As the hon. Member for Southwark, North and Bermondsey (Mr. Hughes), who has just left the Chamber, said, it was a pretty thin pledge in the first place. I am sorry that I am agreeing with him--perhaps he is uncomfortable with that when his party is so close to the Labour party. The pledge was almost as thin as the hon. Gentleman's famous pledge to do something about the NHS by putting another 6p on a packet of cigarettes, which was the Liberal Democrats' funding suggestion at the general election.

From an ordinary person's perspective, a waiting list reduction of 100,000 is significant, but if we consider the total waiting list--of 1.3 million--it is not. It is even less significant if we remember that the pledge was to increase the number of patients treated, which is roughly 9 million in any year. That is a thin pledge.

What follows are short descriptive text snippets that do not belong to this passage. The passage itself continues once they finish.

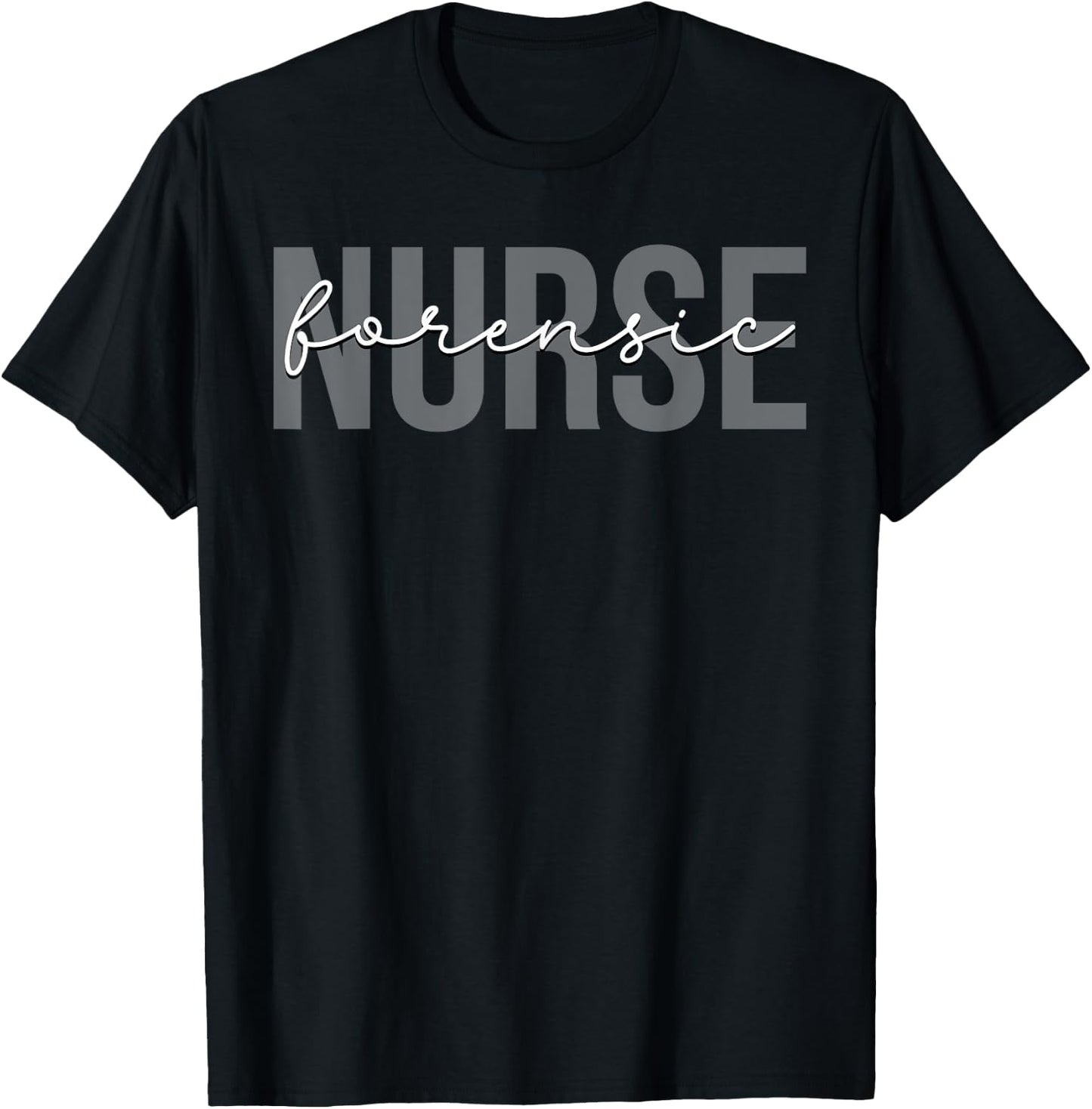 Forensic Nurse Correctional Nursing T-Shirt - T-Shirt | Black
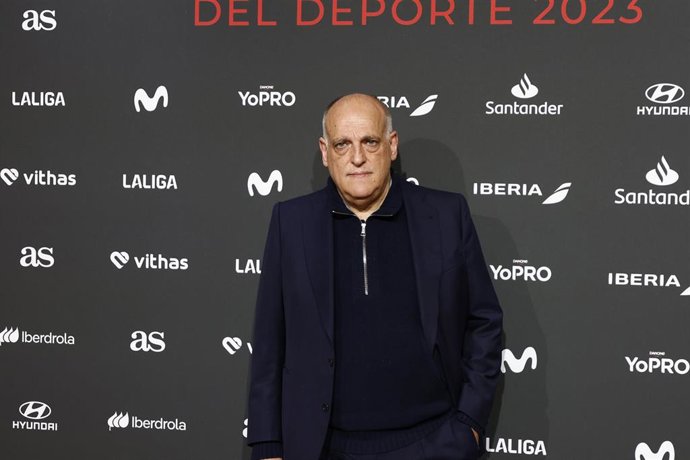 Javier Tebas, presidente de LaLiga, durante la Gala de los Premios AS 2023
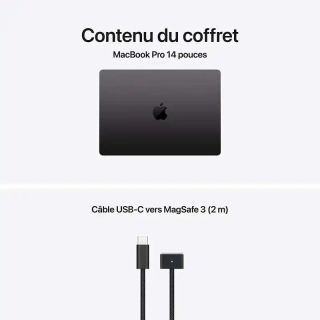 Apple Macbook Pro - 14,2 pouces - Puce M5 Max - CPU 18 cœurs/ GPU 32 cœurs - 32 Go RAM - 2 To SSD - Noir Sidéral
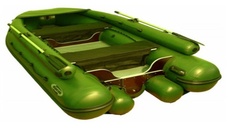 Надувная лодка Фрегат  M-350 FM Lux зеленый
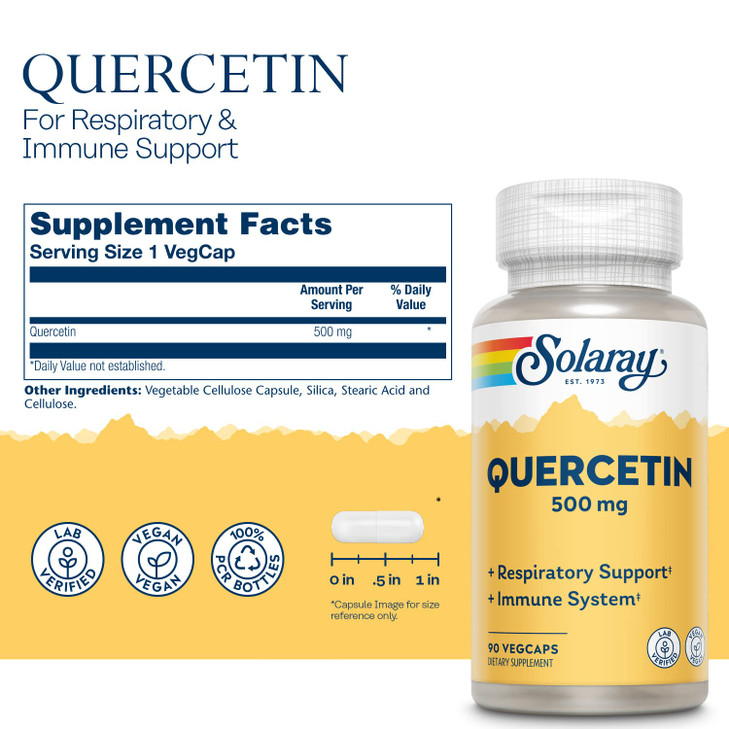 Quercetin 500mg Solaray 90 Caps (Pack of 2)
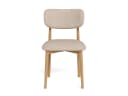 Mid.you Stuhl Absalon Beige Eiche Massivholz Bild 3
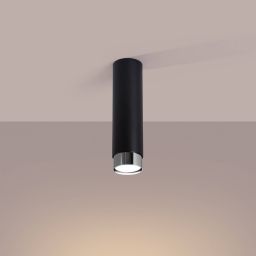 Sollux Lighting Nero lampa podsufitowa 1x10 W czarna SL.1409
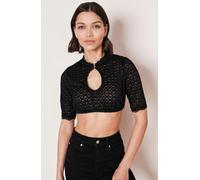 Dirndlbluse FRANJA - Krüger Madl - 316167-000-0004 Schwarz/Schwarz - Gr. - 34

The £100 million of savings on bureaucracy, which the Labour party pledged would pay for more patients to be treated and reduce waiting times, was equally thin. Again, to an ordinary person £100 million sounds like a lot, but it stands against the £40 billion spent on the NHS in England, Scotland and Wales in any one year. It is a meagre amount to achieve an insignificant objective, and it has made very little difference.